Gray-scale histogram is nearly trivial compared to color histogram (which is not trivial at all due to the fact that what to take for Luminosity is somewhat philosophical question, :-) for those who do not believe: see this:
http://en.wikipedia.org/wiki/HSL_color_space[
^]).
However, a even a gray-scale histogram is a bit less trivial then appears in the Answer by Albin. To start with, 255 is not a word constant like a speed of light. Usually, real bits per pixel vary from 8 to 16, but in practice a raw picture from a standard CMOS or CCD it's somewhere between 8 (8-bit mode) and 12 (16-bit mode). If remaining four bits are used in the output file really depends on in-camera processing: the dynamic range can be modified; the ultimate transformation use to use full range is called normalization.
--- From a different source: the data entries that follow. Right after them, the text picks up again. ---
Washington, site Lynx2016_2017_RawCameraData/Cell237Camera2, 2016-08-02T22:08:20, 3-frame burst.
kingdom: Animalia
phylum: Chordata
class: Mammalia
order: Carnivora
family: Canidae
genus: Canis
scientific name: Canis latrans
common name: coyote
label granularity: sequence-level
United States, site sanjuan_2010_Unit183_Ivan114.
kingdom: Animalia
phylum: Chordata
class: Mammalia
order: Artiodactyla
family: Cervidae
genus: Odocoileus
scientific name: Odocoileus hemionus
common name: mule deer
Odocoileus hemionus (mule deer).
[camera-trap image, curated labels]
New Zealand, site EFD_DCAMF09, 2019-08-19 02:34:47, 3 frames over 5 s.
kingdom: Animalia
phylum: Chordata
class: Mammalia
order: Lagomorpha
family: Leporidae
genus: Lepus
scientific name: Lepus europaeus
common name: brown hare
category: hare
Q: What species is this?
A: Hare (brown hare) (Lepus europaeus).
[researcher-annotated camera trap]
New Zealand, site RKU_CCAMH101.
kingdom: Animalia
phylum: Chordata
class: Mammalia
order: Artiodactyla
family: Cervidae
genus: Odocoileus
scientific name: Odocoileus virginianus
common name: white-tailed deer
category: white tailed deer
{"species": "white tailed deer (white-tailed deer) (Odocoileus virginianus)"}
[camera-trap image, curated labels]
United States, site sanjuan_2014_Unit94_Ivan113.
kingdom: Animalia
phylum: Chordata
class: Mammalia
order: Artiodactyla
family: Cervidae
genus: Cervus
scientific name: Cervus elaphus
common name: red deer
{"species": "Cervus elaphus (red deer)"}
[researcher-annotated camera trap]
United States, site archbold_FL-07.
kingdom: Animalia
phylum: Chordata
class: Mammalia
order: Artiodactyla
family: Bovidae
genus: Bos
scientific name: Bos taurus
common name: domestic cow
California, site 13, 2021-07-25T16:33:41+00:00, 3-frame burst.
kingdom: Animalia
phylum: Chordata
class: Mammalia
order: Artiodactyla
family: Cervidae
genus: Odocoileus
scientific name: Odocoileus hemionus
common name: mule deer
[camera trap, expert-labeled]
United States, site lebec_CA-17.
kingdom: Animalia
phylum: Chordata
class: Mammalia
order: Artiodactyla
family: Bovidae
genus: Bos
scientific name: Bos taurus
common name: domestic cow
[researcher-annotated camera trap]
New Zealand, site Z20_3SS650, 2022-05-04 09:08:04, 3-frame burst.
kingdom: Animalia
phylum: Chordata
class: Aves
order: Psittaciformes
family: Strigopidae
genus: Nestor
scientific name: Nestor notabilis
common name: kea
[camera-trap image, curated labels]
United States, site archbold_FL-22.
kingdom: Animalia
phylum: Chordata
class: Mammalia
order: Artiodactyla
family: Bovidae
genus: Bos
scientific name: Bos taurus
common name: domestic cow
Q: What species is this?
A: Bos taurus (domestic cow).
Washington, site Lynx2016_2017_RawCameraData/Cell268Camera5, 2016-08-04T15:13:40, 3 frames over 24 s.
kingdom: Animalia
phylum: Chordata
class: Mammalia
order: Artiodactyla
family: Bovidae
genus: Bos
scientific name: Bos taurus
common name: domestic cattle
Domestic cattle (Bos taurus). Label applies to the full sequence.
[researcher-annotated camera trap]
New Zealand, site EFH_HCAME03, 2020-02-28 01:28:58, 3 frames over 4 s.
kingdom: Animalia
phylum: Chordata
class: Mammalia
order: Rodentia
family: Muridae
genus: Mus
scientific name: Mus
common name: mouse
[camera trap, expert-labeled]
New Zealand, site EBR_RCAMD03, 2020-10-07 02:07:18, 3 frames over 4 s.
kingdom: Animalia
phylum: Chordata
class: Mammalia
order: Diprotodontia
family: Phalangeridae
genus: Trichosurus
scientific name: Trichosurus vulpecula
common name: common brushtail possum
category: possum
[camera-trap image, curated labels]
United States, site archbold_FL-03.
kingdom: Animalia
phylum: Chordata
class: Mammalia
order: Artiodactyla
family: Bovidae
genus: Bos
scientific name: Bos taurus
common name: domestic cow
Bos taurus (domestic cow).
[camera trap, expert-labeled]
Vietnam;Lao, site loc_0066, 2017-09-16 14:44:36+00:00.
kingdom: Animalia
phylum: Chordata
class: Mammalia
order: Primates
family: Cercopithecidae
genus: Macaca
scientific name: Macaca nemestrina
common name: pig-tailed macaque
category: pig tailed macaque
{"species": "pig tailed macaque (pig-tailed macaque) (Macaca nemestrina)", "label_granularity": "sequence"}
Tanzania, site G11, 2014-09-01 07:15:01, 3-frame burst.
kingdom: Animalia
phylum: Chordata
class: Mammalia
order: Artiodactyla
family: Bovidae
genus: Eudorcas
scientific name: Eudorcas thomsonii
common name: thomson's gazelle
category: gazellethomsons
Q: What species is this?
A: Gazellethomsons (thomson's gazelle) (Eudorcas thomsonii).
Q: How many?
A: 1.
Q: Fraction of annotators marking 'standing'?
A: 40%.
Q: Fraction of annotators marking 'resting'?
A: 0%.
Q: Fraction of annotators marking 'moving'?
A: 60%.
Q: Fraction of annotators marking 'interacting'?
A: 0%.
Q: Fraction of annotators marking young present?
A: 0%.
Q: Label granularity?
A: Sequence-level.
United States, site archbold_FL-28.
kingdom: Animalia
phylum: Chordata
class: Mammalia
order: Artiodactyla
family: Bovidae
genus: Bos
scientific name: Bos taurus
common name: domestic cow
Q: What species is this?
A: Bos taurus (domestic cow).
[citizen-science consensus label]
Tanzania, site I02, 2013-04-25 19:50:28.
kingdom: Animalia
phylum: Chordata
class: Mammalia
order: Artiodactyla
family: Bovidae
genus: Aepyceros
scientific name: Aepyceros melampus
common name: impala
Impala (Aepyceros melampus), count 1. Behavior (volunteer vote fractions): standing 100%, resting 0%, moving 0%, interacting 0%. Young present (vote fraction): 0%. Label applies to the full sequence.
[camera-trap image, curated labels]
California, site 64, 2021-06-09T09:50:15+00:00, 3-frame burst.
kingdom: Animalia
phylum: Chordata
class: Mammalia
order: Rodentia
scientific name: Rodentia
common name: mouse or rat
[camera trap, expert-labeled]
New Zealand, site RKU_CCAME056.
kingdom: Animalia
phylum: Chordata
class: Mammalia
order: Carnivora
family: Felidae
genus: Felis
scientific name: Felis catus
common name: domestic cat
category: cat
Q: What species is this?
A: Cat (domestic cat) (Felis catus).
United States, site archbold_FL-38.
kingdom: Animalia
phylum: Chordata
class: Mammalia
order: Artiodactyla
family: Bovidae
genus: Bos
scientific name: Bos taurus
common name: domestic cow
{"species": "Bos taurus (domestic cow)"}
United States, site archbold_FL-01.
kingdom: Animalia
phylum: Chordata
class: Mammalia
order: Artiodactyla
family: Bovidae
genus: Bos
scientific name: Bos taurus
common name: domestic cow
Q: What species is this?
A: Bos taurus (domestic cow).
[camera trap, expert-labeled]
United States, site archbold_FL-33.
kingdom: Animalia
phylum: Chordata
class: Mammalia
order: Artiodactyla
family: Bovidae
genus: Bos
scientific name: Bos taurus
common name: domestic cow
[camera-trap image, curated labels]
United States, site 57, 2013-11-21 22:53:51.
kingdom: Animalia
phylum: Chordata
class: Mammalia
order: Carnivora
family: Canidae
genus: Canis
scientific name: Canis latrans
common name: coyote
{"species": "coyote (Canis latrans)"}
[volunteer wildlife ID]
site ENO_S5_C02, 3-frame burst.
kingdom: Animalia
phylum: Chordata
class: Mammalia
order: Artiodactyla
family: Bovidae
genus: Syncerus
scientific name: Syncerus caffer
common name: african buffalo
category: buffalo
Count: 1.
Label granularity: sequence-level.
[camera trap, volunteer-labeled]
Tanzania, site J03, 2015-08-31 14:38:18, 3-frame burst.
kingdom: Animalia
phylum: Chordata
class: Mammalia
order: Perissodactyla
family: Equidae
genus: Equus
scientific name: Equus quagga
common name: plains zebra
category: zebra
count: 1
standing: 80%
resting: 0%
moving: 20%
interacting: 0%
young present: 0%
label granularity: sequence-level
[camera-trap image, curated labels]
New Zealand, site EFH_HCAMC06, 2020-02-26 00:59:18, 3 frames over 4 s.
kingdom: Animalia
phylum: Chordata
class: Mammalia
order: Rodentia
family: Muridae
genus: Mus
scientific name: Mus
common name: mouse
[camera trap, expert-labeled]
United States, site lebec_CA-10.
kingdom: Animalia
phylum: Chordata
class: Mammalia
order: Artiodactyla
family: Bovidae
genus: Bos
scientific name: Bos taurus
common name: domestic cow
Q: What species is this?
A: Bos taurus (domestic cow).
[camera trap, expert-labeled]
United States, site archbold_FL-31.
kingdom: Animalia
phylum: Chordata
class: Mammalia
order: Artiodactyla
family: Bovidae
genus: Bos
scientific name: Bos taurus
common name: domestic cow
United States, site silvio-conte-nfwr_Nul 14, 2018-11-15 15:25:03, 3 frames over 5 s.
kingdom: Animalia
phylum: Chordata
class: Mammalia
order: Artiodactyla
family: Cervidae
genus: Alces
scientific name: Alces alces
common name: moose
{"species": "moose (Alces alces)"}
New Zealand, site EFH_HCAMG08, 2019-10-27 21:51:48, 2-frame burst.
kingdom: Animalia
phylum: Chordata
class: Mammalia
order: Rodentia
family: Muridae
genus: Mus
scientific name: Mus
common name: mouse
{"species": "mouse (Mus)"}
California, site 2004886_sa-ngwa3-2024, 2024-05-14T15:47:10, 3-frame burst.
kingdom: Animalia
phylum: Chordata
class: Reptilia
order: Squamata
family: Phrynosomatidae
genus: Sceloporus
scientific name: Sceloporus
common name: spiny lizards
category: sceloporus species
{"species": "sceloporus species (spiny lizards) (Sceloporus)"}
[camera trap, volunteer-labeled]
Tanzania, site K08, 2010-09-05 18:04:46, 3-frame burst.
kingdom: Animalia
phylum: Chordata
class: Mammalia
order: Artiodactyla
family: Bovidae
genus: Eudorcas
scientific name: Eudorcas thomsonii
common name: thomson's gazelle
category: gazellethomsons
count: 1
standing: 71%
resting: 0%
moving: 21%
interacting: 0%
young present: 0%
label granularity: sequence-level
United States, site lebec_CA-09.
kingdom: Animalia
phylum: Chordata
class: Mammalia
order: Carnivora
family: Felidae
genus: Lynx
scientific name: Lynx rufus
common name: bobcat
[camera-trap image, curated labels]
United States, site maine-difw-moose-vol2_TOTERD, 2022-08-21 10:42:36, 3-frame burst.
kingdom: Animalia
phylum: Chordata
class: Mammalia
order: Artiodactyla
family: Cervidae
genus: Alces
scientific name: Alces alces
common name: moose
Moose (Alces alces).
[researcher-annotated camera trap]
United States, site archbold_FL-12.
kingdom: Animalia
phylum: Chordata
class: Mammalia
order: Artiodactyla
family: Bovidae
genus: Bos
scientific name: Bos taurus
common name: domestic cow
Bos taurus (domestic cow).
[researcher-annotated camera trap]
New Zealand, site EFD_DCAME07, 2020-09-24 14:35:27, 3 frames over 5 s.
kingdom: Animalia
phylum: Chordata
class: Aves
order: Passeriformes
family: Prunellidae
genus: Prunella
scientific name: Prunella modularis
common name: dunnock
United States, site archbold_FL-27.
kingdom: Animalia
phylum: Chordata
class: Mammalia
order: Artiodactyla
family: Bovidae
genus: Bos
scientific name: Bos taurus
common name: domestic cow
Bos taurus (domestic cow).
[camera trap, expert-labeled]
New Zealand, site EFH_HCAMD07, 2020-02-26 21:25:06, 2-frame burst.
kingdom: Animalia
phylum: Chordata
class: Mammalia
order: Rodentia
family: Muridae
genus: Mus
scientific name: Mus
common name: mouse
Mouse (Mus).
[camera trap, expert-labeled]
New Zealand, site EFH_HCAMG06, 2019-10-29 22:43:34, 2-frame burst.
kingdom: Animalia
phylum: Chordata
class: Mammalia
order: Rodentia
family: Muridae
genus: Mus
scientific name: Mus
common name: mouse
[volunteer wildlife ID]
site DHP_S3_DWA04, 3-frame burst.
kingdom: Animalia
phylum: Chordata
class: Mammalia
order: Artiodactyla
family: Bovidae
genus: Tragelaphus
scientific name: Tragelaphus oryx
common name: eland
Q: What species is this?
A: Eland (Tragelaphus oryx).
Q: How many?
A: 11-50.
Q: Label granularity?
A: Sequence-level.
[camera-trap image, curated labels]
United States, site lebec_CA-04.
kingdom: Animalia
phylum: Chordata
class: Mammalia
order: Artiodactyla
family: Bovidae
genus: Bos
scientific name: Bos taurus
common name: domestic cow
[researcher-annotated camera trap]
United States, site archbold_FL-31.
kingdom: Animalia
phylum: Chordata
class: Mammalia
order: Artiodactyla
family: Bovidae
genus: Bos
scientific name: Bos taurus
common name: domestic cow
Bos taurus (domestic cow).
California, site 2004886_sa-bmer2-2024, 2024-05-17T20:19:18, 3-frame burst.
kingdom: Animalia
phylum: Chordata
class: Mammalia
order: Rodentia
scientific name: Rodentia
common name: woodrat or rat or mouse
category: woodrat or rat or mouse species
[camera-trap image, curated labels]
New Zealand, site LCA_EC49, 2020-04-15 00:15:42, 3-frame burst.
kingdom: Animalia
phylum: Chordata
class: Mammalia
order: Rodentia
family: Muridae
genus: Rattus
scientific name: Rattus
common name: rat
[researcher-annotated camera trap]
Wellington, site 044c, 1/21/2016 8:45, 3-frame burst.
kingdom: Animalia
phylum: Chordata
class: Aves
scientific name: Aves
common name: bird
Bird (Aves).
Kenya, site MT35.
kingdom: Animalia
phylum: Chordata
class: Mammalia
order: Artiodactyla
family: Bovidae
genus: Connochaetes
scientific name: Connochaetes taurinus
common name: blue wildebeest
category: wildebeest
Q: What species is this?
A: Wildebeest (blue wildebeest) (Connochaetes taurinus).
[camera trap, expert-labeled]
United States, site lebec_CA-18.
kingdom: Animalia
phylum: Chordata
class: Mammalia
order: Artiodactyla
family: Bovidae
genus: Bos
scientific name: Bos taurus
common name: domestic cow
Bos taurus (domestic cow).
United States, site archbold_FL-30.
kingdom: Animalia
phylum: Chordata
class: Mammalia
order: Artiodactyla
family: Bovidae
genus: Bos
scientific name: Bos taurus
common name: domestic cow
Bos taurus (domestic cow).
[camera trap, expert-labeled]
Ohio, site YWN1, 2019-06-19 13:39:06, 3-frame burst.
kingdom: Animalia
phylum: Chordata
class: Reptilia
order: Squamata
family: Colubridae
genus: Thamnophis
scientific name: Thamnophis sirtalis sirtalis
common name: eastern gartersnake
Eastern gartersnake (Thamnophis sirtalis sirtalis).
As a result, the number of color bins can reach 2
12=4096 or 2
16=65536 which is bit to much to show directly. Number of bins should be arbitrarily selected based on the presentation and re-calculated into required number of bins grouping close colors together; the array should be of floating-point type and re-normalized to maintain consistent vertical scale.
Zinssame, please sort out your buttons and loading yourself and next time think of some better UI design (gosh, why everyone is asking about these buttons?). Access to the separate pixels fully depends on the library you want to use: System.Drawing or WPF (or anything else); you could have asked about the particular library you want to use. It is done in totally different ways. The techniques are well documented and sample codes are provided in MSDN, so it should not be a problem. You can ask a separate question if you face any problem.